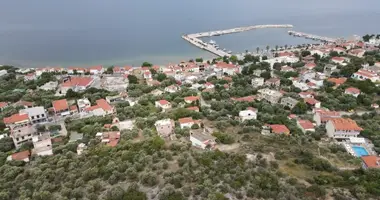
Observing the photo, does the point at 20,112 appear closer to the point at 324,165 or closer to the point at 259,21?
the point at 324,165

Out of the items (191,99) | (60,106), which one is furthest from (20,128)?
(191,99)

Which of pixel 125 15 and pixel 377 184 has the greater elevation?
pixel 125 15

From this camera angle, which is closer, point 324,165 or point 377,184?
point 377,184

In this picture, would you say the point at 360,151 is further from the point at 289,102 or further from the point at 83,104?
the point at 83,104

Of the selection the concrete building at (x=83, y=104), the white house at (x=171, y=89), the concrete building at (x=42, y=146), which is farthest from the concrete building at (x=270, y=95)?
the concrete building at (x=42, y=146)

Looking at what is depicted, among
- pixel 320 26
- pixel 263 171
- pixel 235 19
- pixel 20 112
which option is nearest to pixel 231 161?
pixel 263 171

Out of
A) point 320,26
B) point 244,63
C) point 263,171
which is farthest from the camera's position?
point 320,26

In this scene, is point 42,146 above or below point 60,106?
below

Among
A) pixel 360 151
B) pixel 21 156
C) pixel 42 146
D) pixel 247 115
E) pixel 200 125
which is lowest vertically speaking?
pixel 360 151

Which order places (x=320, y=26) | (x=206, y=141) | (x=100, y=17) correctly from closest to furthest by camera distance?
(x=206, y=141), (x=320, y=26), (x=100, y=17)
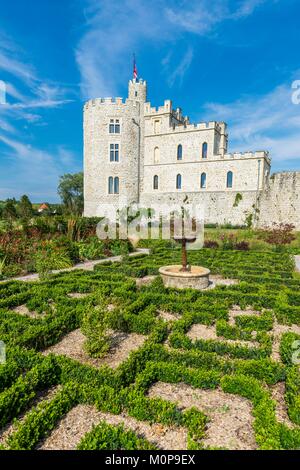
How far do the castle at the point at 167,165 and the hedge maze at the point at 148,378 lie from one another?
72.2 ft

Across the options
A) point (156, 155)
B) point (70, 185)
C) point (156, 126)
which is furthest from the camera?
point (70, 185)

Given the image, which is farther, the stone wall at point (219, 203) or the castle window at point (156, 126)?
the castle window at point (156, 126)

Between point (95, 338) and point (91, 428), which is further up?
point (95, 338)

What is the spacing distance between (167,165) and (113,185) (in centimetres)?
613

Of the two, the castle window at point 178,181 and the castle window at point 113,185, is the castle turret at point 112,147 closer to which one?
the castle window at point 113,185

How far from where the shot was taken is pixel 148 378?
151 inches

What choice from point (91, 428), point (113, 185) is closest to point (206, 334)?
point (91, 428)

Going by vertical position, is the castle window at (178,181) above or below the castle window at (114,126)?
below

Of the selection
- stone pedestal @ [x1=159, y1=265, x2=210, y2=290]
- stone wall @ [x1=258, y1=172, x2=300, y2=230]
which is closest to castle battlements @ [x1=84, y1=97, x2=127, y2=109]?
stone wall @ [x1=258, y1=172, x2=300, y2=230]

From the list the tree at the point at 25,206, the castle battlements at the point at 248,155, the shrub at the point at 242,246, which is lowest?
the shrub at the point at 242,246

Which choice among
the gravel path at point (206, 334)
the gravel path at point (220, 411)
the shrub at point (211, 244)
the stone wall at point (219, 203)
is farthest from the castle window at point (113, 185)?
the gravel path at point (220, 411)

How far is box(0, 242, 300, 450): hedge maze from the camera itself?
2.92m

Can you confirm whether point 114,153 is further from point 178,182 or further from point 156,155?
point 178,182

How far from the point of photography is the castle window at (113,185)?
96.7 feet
-.-.-
• **WRITTEN EXERCISE**:
Nothing but the pictures may be dropped; output the records above exactly.

• **RESPONSE TO THIS TASK**:
Observing the photo, does the point at 20,112 appear closer to the point at 324,165 or closer to the point at 259,21?
the point at 324,165

Out of the items (191,99) | (60,106), which one is furthest from (20,128)?
(191,99)

Which of pixel 125 15 and pixel 377 184 has the greater elevation?
pixel 125 15

From this camera angle, which is closer, point 324,165 or point 377,184?
point 377,184

In this picture, would you say the point at 360,151 is further from the point at 289,102 or further from the point at 83,104?
the point at 83,104

Of the selection the concrete building at (x=83, y=104), the white house at (x=171, y=89), the concrete building at (x=42, y=146), which is farthest from the concrete building at (x=270, y=95)?
the concrete building at (x=42, y=146)

Looking at what is depicted, among
- pixel 320 26
- pixel 263 171
- pixel 235 19
- pixel 20 112
which option is nearest to pixel 231 161?
pixel 263 171

Out of
A) point 320,26
B) point 244,63
C) point 263,171
which is farthest from the camera's position?
point 320,26

In this scene, is point 42,146 above or below point 60,106?
below

Among
A) pixel 360 151
B) pixel 21 156
C) pixel 42 146
D) pixel 247 115
E) pixel 200 125
which is lowest vertically speaking?
pixel 360 151

Which order places (x=320, y=26) | (x=206, y=141) | (x=100, y=17) correctly from closest to furthest by camera distance?
(x=206, y=141), (x=320, y=26), (x=100, y=17)
How far do the castle at the point at 167,165 and the hedge maze at the point at 148,378 lie from one another?
72.2 ft

Across the options
A) point (156, 155)
B) point (70, 185)
C) point (156, 126)
which is furthest from the camera?
point (70, 185)

Given the image, which is farther, the stone wall at point (219, 203) or the castle window at point (156, 126)?
the castle window at point (156, 126)

Between point (95, 338) and point (91, 428), which is further up?
point (95, 338)

What is the spacing distance between (167,165) and (113,185) (in centimetres)?
613

Of the two, the castle window at point 178,181 and the castle window at point 113,185, is the castle turret at point 112,147 closer to which one?
the castle window at point 113,185

How far from where the shot was taken is pixel 148 378?
151 inches

What choice from point (91, 428), point (113, 185) is closest to point (206, 334)?
point (91, 428)

Going by vertical position, is the castle window at (178,181) above or below the castle window at (114,126)?
below

Of the selection
- stone pedestal @ [x1=159, y1=265, x2=210, y2=290]
- stone wall @ [x1=258, y1=172, x2=300, y2=230]
which is closest to castle battlements @ [x1=84, y1=97, x2=127, y2=109]?
stone wall @ [x1=258, y1=172, x2=300, y2=230]

From the list the tree at the point at 25,206, the castle battlements at the point at 248,155, the shrub at the point at 242,246, which is lowest?
the shrub at the point at 242,246

Which choice among
the gravel path at point (206, 334)
the gravel path at point (220, 411)
the shrub at point (211, 244)
the stone wall at point (219, 203)
is farthest from the castle window at point (113, 185)?
the gravel path at point (220, 411)

How far is box(0, 242, 300, 450): hedge maze from the camera itself?
2.92m

Can you confirm whether point 114,153 is further from point 178,182 or further from point 156,155?
point 178,182

How far from the point of photography is the castle window at (113,185)?
96.7 feet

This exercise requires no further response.